*WORK TO DO:* Reproduce the records from the line containing "Within the scene, is" through the end, changing "white metal roof" to "white tin roof" and leaving everything else as it is.

—————

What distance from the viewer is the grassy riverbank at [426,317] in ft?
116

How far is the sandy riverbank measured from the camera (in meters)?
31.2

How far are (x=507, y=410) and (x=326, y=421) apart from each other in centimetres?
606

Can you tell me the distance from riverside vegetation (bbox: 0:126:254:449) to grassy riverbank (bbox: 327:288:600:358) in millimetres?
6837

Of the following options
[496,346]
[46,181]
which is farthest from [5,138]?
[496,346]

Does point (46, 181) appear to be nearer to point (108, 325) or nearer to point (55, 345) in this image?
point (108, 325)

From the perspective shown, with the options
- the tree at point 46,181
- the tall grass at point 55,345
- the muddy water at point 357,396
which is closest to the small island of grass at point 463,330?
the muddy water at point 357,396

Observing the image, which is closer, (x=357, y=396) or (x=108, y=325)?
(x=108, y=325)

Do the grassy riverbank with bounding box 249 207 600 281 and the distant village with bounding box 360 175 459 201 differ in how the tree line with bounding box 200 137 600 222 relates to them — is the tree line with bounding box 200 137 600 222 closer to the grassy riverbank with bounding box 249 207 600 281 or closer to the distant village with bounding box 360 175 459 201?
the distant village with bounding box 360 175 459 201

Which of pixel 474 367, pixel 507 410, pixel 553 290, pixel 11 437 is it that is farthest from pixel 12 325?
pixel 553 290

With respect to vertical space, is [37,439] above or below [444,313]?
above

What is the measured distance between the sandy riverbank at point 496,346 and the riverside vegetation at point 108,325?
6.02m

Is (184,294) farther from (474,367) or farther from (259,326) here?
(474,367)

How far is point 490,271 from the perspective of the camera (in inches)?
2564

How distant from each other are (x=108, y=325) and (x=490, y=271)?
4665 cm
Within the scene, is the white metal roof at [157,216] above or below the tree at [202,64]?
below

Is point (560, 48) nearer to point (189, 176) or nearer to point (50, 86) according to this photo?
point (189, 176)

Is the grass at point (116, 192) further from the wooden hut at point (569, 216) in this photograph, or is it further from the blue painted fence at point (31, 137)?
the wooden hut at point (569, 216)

—————

*THE RESPONSE:*
Within the scene, is the white tin roof at [157,216] above or below the tree at [202,64]?
below

Is point (560, 48) nearer to point (189, 176) or nearer to point (50, 86) according to this photo?
point (189, 176)

Is the grass at point (116, 192) further from the wooden hut at point (569, 216) in this photograph, or is it further from the blue painted fence at point (31, 137)?
the wooden hut at point (569, 216)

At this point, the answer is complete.